##### RECORDS TO PROCESS

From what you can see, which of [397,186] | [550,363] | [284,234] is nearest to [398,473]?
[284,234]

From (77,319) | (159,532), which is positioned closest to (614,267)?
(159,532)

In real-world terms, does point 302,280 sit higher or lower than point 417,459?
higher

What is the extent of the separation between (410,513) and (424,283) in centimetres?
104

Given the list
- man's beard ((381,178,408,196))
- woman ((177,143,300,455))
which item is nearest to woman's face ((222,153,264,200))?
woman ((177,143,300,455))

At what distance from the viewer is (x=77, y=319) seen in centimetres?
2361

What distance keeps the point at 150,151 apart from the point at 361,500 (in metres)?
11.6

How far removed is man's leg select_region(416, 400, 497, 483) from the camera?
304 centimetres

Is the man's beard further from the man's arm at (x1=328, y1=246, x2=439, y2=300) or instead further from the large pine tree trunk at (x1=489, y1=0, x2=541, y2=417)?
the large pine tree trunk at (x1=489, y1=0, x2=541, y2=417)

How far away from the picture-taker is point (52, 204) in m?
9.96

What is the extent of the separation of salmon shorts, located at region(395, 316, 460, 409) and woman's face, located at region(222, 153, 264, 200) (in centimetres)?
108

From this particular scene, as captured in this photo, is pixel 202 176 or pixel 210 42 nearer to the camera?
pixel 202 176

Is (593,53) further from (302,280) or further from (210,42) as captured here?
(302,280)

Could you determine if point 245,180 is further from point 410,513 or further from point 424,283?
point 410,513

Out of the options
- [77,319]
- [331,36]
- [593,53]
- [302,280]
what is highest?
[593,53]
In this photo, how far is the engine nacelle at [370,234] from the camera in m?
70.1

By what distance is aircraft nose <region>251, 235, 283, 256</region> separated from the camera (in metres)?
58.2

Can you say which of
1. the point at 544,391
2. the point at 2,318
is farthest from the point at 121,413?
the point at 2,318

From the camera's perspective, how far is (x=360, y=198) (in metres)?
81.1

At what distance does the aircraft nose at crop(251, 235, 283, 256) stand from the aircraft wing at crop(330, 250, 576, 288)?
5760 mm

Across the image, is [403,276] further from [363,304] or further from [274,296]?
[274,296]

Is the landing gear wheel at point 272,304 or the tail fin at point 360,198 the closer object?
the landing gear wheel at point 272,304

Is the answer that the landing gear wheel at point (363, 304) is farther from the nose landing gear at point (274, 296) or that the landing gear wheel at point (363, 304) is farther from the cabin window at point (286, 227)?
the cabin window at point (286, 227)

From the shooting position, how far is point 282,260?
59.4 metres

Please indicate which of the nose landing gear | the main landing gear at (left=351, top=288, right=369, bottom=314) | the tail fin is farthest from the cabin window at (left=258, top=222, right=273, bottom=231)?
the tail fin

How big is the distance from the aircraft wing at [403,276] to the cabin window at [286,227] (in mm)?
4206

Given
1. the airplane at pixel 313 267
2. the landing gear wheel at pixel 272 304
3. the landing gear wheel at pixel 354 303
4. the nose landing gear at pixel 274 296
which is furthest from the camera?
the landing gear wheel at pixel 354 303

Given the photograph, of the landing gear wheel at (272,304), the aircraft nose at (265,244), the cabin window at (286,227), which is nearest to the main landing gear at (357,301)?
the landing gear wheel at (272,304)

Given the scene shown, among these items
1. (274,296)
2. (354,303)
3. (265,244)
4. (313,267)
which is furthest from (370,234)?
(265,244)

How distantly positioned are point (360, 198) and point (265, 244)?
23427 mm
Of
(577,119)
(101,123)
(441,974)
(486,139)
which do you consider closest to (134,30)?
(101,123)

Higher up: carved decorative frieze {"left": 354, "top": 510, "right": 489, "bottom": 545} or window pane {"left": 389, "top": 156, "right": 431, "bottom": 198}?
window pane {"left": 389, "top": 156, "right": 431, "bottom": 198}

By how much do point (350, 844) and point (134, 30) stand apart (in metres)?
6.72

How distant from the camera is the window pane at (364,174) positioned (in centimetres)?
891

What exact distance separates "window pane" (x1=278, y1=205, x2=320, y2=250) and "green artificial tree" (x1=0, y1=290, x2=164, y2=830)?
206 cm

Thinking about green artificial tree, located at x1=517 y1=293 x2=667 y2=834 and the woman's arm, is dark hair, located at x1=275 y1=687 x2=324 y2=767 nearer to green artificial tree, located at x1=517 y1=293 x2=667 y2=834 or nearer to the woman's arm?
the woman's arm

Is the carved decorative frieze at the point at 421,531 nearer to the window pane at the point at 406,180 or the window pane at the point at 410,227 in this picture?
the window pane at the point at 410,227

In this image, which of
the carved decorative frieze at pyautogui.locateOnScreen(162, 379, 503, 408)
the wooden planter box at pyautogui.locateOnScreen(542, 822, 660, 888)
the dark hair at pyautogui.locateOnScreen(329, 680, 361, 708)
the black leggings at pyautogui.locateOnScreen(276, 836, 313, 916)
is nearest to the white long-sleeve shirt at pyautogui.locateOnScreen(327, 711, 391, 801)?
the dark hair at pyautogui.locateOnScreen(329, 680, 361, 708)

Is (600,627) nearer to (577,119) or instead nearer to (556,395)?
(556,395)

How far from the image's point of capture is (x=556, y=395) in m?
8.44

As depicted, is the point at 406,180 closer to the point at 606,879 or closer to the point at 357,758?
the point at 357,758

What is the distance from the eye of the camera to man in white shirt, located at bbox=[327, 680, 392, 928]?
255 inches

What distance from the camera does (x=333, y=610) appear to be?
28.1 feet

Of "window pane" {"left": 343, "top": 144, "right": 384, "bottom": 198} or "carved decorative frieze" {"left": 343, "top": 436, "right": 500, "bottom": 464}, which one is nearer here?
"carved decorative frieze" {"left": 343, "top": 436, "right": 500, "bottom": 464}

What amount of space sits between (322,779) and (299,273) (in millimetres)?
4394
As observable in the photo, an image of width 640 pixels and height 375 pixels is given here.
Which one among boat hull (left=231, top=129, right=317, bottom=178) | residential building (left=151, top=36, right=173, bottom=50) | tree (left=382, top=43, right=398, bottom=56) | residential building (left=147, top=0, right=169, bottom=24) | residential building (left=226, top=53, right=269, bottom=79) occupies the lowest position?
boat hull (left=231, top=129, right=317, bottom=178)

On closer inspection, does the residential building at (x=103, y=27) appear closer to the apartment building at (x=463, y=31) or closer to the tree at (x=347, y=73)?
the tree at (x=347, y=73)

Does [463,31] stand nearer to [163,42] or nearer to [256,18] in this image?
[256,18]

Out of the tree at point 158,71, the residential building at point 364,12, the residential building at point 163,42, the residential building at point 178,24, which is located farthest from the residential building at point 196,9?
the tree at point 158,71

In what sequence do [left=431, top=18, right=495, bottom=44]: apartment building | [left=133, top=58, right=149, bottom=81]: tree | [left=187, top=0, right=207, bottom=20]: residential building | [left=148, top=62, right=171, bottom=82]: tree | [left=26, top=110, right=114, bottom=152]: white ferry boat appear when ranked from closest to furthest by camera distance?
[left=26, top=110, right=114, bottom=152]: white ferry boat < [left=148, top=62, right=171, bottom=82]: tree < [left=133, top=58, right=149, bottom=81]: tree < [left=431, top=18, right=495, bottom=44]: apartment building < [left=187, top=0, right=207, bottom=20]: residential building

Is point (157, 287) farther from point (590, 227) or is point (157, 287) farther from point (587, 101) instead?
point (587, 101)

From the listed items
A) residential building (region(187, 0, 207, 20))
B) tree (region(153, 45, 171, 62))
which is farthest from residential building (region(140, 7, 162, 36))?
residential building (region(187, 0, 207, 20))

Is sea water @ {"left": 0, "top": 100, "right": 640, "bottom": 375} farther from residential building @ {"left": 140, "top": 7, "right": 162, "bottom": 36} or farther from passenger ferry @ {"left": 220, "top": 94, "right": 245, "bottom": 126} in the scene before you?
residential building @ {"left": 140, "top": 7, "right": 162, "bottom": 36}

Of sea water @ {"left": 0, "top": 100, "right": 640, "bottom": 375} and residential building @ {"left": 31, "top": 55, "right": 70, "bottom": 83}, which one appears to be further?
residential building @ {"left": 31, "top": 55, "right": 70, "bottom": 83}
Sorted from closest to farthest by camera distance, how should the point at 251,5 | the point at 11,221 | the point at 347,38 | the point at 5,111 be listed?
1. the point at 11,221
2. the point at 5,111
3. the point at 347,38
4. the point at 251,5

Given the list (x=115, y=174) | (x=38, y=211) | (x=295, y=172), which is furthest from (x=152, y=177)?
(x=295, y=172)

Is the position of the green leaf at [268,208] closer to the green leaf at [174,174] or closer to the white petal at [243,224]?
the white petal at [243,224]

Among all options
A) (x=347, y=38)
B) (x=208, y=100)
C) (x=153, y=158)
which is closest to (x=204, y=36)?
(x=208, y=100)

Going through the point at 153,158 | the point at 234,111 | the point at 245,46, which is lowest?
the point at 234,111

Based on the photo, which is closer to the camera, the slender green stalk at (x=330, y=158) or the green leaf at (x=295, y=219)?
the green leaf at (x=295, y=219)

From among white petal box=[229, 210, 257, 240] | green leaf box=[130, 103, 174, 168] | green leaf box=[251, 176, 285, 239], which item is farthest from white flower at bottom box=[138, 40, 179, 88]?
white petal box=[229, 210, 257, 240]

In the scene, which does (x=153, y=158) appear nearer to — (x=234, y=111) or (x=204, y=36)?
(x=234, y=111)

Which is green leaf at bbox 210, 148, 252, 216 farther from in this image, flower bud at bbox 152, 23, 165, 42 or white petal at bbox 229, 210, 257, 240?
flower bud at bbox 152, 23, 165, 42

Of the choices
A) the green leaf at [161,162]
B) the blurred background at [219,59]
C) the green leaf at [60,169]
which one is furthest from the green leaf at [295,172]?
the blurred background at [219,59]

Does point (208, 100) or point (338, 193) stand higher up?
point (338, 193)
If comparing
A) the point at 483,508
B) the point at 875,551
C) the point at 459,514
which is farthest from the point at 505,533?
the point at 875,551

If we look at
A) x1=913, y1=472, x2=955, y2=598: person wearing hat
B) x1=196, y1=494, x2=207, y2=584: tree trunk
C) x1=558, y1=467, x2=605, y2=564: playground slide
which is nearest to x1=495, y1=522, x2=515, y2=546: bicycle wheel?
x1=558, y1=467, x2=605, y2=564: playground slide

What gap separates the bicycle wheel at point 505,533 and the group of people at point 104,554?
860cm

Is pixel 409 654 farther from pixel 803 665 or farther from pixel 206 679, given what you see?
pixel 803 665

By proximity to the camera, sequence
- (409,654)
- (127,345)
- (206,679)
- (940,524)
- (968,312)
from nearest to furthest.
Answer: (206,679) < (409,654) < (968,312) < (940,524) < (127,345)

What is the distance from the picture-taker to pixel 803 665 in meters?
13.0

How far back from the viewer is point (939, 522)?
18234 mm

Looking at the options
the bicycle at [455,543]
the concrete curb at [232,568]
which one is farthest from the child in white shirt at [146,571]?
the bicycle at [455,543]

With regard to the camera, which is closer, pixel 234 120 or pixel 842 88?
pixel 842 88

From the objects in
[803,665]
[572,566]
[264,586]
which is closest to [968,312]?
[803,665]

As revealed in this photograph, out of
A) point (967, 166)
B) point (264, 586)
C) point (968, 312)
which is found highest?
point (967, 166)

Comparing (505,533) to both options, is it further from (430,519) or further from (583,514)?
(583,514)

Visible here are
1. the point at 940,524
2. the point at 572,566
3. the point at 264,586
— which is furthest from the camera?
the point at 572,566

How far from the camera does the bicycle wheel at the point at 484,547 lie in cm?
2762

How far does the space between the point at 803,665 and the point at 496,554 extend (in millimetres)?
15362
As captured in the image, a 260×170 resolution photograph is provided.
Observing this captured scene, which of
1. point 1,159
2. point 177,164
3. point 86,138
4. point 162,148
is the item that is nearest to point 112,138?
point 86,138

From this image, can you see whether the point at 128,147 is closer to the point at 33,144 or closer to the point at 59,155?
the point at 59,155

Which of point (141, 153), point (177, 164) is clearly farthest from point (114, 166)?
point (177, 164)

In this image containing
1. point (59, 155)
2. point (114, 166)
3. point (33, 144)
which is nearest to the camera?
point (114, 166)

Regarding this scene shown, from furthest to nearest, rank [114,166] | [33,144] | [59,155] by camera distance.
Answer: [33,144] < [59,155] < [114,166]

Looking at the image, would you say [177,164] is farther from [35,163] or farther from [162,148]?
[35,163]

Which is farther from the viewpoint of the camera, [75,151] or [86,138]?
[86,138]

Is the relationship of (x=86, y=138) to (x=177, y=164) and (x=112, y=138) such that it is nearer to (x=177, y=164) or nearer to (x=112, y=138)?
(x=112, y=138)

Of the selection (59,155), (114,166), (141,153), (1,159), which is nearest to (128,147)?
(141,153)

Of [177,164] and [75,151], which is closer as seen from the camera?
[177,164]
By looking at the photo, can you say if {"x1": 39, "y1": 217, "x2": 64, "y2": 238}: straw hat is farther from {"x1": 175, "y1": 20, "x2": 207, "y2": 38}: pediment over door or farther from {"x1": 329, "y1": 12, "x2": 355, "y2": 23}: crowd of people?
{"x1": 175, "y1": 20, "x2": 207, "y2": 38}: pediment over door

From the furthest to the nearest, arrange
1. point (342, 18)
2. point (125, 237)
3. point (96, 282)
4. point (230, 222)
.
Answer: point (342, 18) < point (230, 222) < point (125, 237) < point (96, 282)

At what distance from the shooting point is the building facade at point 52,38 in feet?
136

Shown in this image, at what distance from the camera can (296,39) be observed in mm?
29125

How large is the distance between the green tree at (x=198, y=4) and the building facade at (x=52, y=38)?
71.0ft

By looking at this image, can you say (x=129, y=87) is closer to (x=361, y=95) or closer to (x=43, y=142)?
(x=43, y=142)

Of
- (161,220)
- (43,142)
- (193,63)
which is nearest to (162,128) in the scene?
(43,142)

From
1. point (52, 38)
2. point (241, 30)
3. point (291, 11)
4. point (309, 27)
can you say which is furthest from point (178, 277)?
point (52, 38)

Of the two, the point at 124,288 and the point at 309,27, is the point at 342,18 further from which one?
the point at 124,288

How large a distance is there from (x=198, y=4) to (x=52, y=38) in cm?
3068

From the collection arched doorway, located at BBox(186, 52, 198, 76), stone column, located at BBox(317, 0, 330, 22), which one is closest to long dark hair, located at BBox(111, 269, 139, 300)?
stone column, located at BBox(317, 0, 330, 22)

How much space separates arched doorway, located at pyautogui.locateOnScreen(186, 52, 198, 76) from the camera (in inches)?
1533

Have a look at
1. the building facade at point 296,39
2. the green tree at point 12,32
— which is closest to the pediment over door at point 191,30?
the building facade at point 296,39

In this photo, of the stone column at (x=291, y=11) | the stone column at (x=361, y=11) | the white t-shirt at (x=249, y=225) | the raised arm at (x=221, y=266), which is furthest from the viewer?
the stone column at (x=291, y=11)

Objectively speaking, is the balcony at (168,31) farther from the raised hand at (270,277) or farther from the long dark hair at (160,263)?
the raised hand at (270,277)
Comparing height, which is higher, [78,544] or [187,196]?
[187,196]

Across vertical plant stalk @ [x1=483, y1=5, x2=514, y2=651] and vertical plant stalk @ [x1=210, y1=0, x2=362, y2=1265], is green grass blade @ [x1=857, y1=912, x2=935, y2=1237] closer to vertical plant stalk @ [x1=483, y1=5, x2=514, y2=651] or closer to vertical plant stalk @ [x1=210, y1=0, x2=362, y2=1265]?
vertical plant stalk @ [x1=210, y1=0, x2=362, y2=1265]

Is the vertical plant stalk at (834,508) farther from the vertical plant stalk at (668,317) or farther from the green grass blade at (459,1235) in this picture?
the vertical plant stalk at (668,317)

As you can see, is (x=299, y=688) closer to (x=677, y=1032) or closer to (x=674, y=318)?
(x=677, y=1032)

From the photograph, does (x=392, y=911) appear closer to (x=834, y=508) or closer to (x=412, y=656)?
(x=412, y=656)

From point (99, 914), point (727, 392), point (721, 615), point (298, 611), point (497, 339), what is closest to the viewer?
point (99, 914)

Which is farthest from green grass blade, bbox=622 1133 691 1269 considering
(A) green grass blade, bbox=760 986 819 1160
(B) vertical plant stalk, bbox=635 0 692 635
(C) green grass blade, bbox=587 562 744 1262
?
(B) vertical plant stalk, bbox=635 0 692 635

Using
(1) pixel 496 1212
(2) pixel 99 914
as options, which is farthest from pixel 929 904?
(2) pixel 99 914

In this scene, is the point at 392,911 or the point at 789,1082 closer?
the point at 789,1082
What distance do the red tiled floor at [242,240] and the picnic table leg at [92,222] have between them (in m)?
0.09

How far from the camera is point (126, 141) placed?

##########

- THE TASK:
Print the line containing "From point (99, 914), point" and every line after it to the end of the records above, exactly as written, and nothing else.

- SOLUTION FOR THIS PROBLEM:
From point (99, 914), point (727, 392), point (721, 615), point (298, 611), point (497, 339), what is closest to the viewer?
point (99, 914)

Which is farthest from green grass blade, bbox=622 1133 691 1269 considering
(A) green grass blade, bbox=760 986 819 1160
(B) vertical plant stalk, bbox=635 0 692 635
(C) green grass blade, bbox=587 562 744 1262
?
(B) vertical plant stalk, bbox=635 0 692 635

Using
(1) pixel 496 1212
(2) pixel 99 914
as options, which is farthest from pixel 929 904?
(2) pixel 99 914

In this scene, is the point at 392,911 or the point at 789,1082 closer?
the point at 789,1082
What distance do the red tiled floor at [242,240] and the picnic table leg at [92,222] have between them (in m)?
0.09

How far from the camera is point (126, 141) placed?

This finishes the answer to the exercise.